La femme est née à genoux aux pieds de l’homme. Ces mots, l’homme les dits et répétés, imam subtil, il m’a énuméré des principes exacts et raisonnables qui seraient conformes à sa liberté […] Là-bas dans mon pays, j’ai baissé les yeux devant mon père, comme ma mère avant moi, comme avant elle ma grand-mère. (MAA 37)
Dans Le Christ Selon l’Afrique (LCSA) [5], par exemple, Mam’Dorota, malgré sa fortune, n’est guère mieux traitée. Elle aussi est perçue comme une mauvaise épouse car elle n’a pas réussi à « donner un enfant » à M. Oukeng, son mari. Celui-ci n’est pas loin de penser qu’elle est un mauvais investissement. Comme M’ammaryam, elle non plus n’échappe pas aux mesquineries misogynes de l’entourage. Pour ne pas laisser périr son mariage, elle convainc financièrement sa propre nièce, Esseme Boréale, l’héroïne du roman, de devenir la mère porteuse de son enfant. Pour ce faire, la nièce doit accepter de partager sa couche avec M. Oukeng, son époux en manque d’enfant. Cette insupportable infertilité pousse Mme Oukeng à penser que la fin finit toujours par justifier les moyens. Peu lui chaut de savoir si cette décision est morale ou pas, acceptable ou pas.
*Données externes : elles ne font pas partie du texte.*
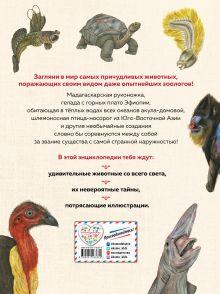 Обложка сзади Энциклопедия удивительных животных Сэми Бэйли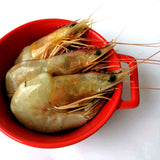 Prawn Powder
Mon portable sonna (Esseme Boréale). A l’autre bout du fil, Mam Dorota prit des nouvelles de ma bonne santé. Elle me dit qu’il était crucial que j’aille me faire ré-inséminer autant de fois que nécessaire. Elle avait hâte de récolter le bonheur que promettent le Seigneur et l’avènement du Saint Esprit. » (LCSA ch. 8 29-30)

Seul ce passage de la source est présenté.